Hi Tony
This is probably not what you expect to hear but, if I was in your position, I'd stay in cash.
Often the best thing to do financially is not to do anything at all.
Here's my thinking:
You're planning to return to Ireland in two years time with your family and, from what you have posted, you have decided that you want to put down roots and buy a family home.
Let's start there.
Notwithstanding our world beating property crash, average house prices in Ireland are still high relative to average disposable incomes and mortgages rates are high relative to most other eurozone countries, with no mortgage interest relief. Variable mortgages rates on new home loans are currently in the range of, roughly, 3.3% - 4%. The more you can put down by way of a deposit, the lower your rate.
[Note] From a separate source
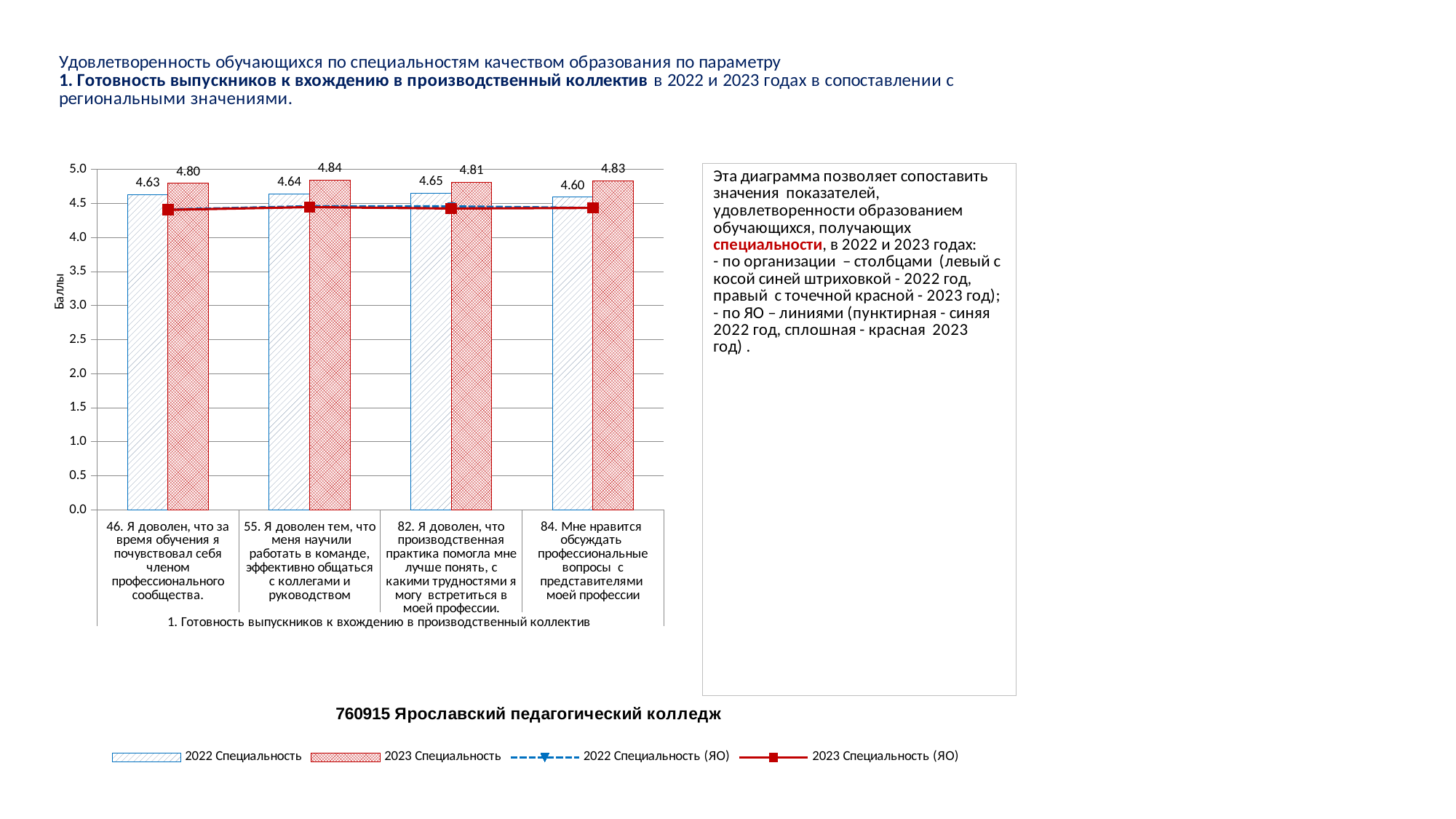
What is the 2023 Специальность value for item 55 (Я доволен тем, что меня научили работать в команде)? 4.84 Which item has the lowest 2022 Специальность value? 84. Мне нравится обсуждать профессиональные вопросы с представителями моей профессии What is the label of the vertical axis of the chart? Баллы How many items (categories) are shown on the x axis of the chart? 4 What is the difference between the 2023 and 2022 Специальность values for item 84? 0.23 What is the 2022 Специальность value for item 46 (Я доволен, что за время обучения я почувствовал себя членом профессионального сообщества)? 4.63 What is the 2023 Специальность value for item 82 (Я доволен, что производственная практика помогла мне лучше понять...)? 4.81 For item 46, which is larger: the 2022 Специальность value or the 2023 Специальность value? 2023 Специальность What is the 2022 Специальность value for item 84 (Мне нравится обсуждать профессиональные вопросы с представителями моей профессии)? 4.60 How many series does the chart legend list? 4 Which item has the highest 2023 Специальность value? 55. Я доволен тем, что меня научили работать в команде, эффективно общаться с коллегами и руководством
At current valuations, it is generally accepted that it will be something of struggle to achieve a nominal return of 3.3% - 4%, after fees, expenses and taxes on the sort of investment portfolios that you have in mind over the coming decade. Over the next two years - who knows?
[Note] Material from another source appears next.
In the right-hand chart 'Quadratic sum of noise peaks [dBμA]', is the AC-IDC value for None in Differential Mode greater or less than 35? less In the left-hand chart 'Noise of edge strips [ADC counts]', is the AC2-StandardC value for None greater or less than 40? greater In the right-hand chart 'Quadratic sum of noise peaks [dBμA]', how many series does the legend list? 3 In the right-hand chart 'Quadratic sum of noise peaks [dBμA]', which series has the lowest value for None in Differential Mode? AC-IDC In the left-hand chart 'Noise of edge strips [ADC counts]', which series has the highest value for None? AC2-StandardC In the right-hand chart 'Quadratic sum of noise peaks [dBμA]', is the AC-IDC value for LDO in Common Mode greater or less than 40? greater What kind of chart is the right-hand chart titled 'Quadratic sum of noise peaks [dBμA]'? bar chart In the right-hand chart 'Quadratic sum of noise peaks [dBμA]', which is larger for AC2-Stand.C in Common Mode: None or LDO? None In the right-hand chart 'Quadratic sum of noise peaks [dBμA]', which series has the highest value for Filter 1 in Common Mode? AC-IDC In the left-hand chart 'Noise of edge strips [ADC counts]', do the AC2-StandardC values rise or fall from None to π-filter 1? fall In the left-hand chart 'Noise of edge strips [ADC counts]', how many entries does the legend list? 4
In my opinion, your priority should be maintaining, and ideally increasing, your cash war chest so that you can take out the lowest mortgage possible when you do come to buy your family home.
Unfortunately, the taxation of passive income from investments is fairly punitive in Ireland outside of a pension wrapper, particularly if you have material earned income. We do have tax-deferred pension vehicles but it makes no real sense to invest in these vehicles with income that has already been taxed or is tax free. We have no equivalent to ISAs or Roth IRAs.